I'm trying to make some automatic captcha input systems (recognition of figures in captcha image by deep learning and input the figure automatically) . For that, the captcha image should be inputted to some deep learning system.
The captcha image in some online web page is in the img src but the src is not ending with some file extension like jpg, png..
It look like the below(it is an example).
img src="/nn/mm/captchaimg?/kk=image"
The above image shown in the web browser is changing after some time periods(about 1,2 min). If the web including the above image is reloaded, the captcha is changed to another captcha image (It means that in web crawler, the image is changed to by each request to server).
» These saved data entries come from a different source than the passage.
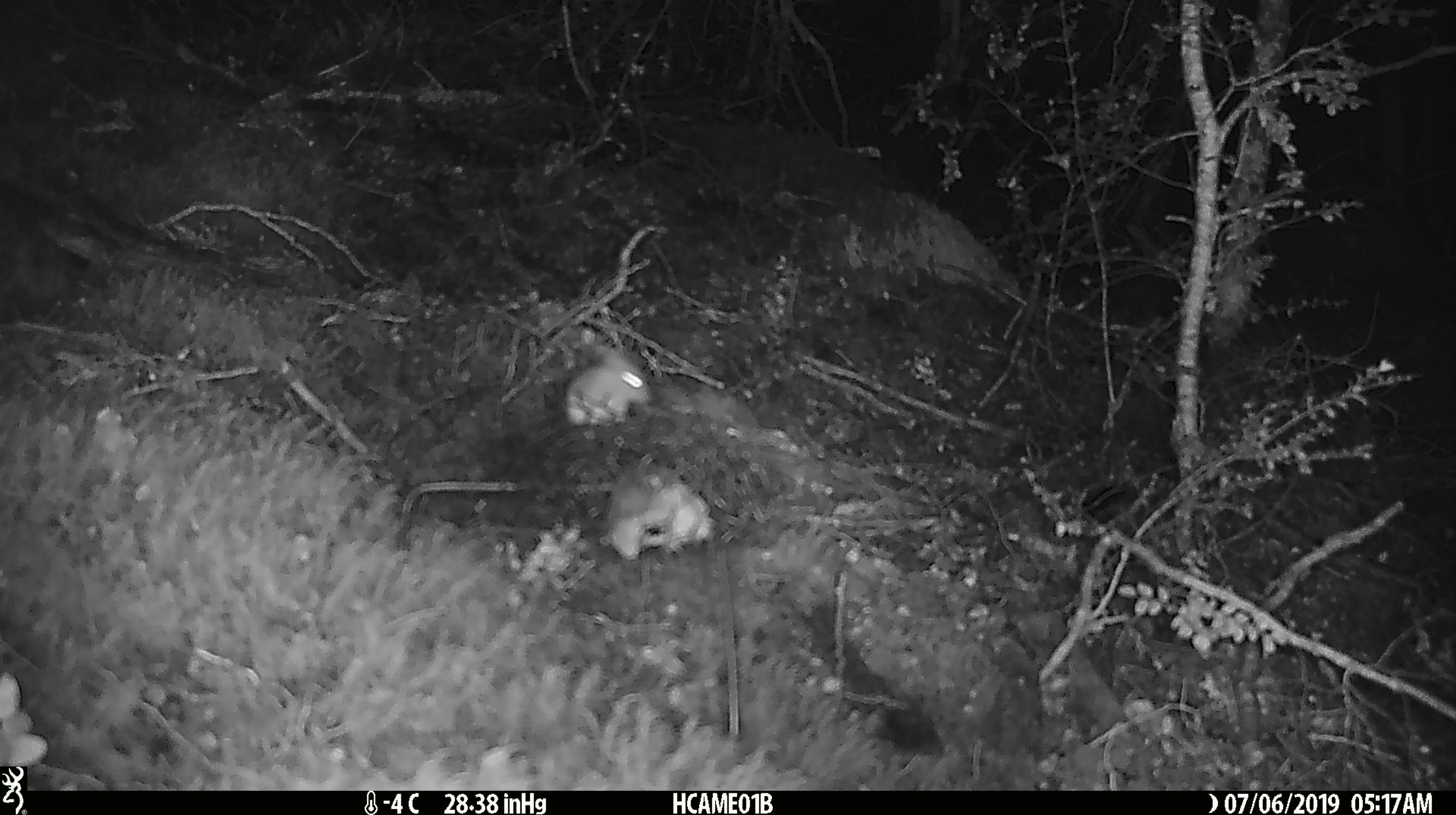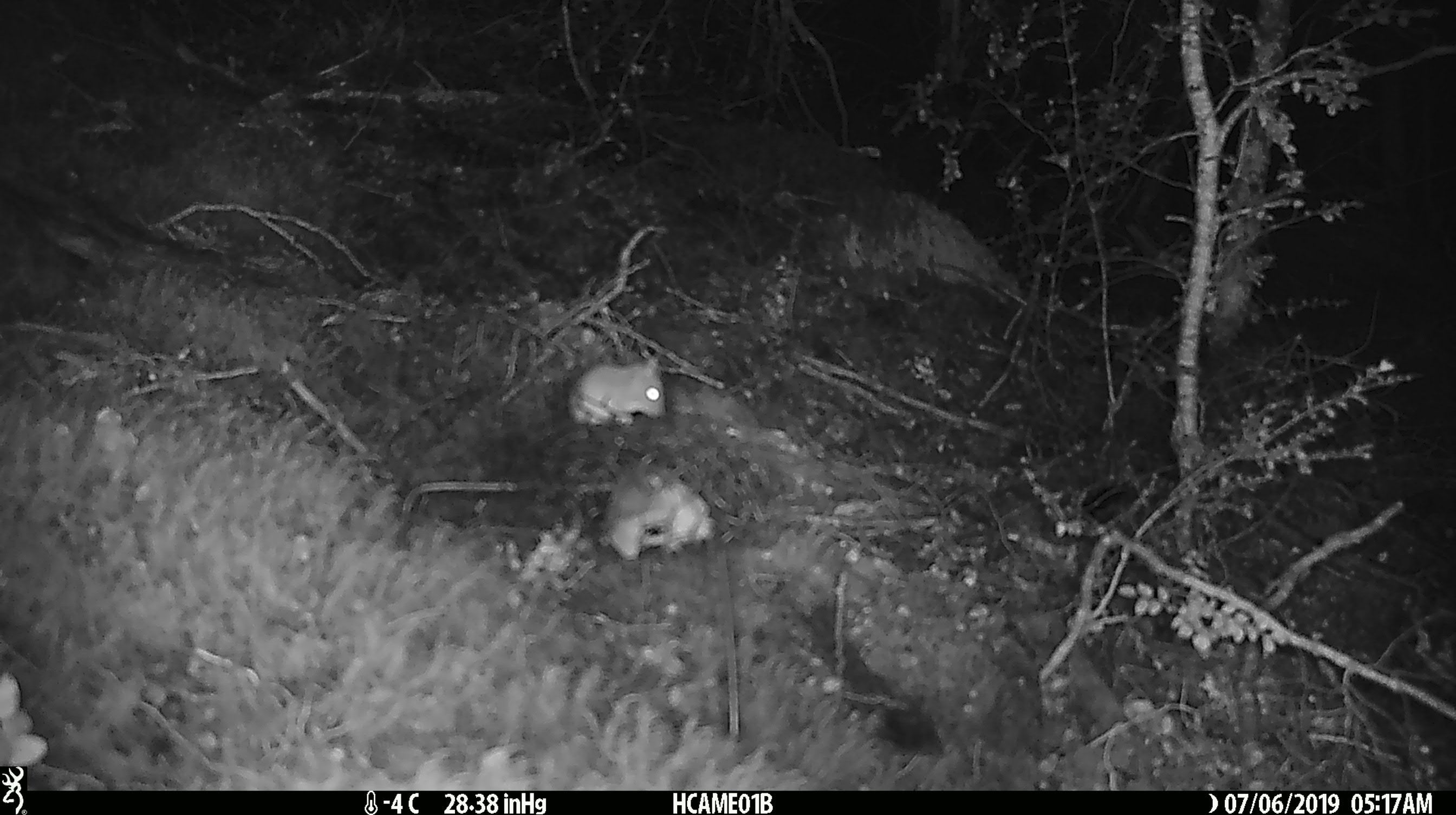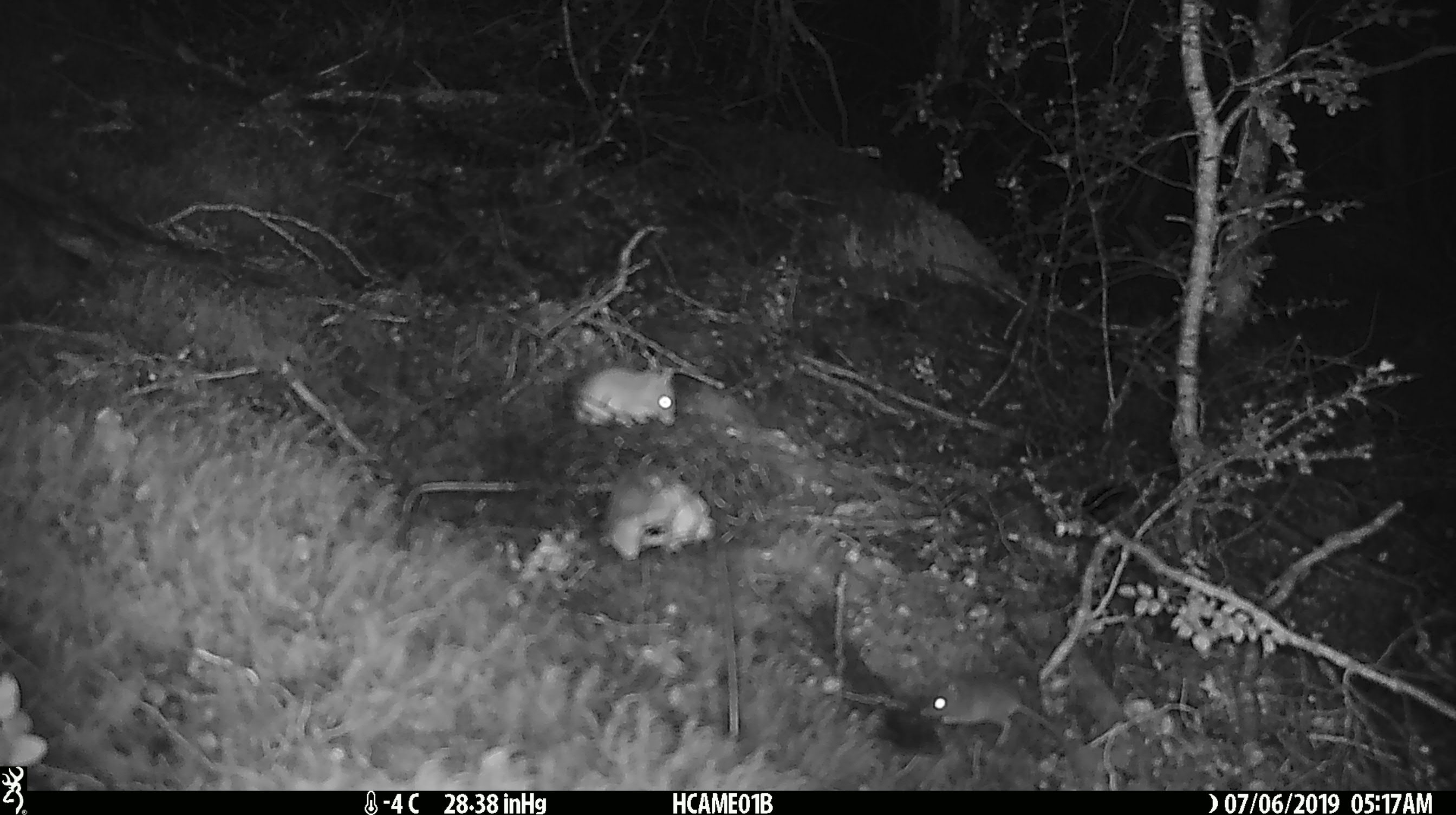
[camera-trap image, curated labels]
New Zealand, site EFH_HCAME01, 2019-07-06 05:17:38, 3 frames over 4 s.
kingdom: Animalia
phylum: Chordata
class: Mammalia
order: Rodentia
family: Muridae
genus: Mus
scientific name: Mus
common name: mouse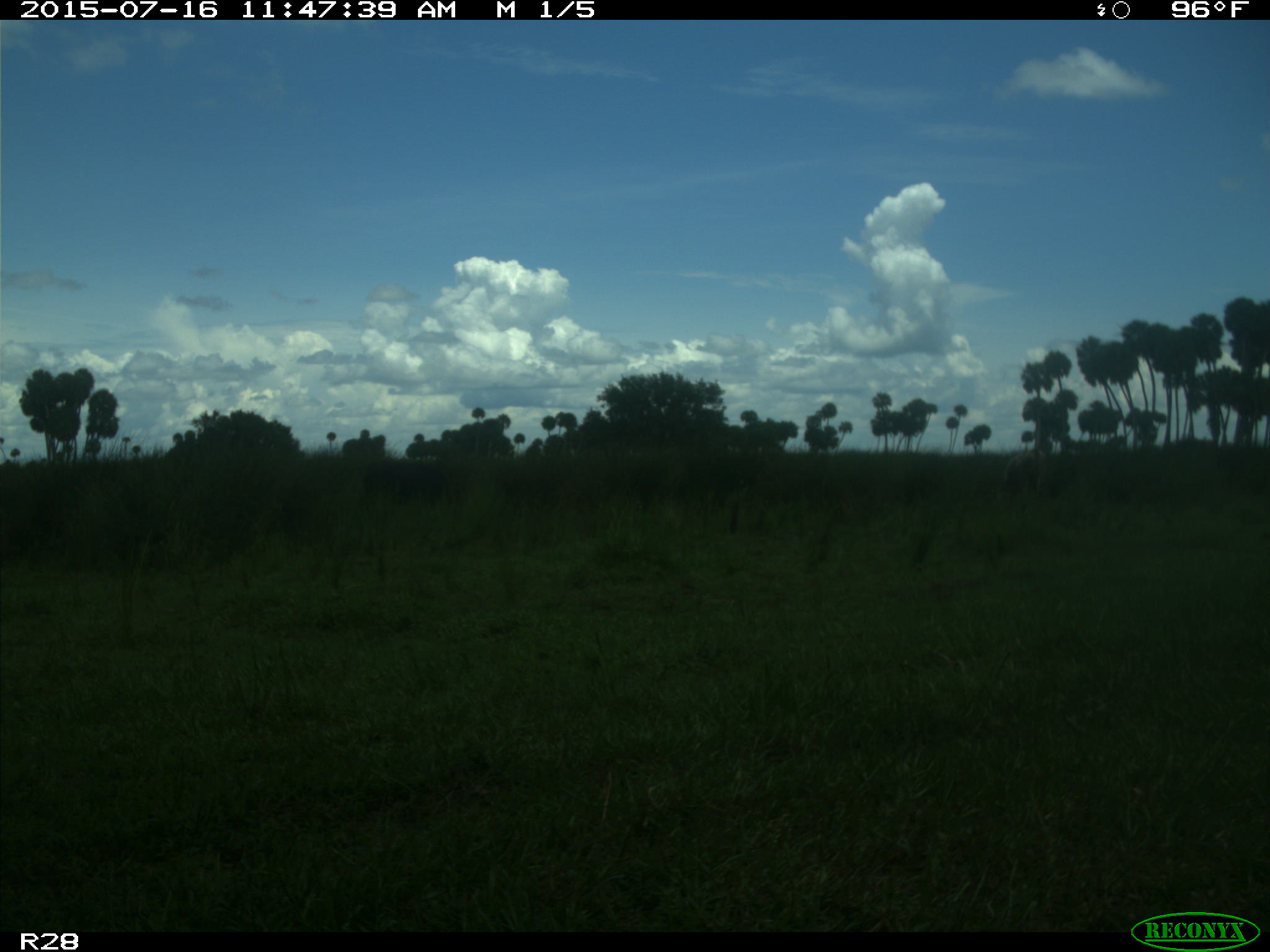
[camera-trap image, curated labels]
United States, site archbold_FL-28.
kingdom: Animalia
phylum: Chordata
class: Mammalia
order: Artiodactyla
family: Bovidae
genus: Bos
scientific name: Bos taurus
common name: domestic cow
How to save the above image which has the above special properties in html in crawler?
I'm now doing it with goquery in Golang.
I should do
- Saving the captcha image in the web page got by requesting in crawler.
- Getting the figures in the above captcha image using my deep learning system.
- Input the figures to the form in the above web page in step 1(with maintaining the session, reload or retry of requesting should not be done) and submit
I have done deep learning system in Step 2(test be done, it works well).
But I have no idea of Step 1, 3.
Any advice will be helpful to me.
Thank you in advance.
There are lots of documents about downloading the image in golang crawlier.
But I cannot find the methods to download the images changing by requesting the image URL (I want to download the first image when I request the web page including the image at first time).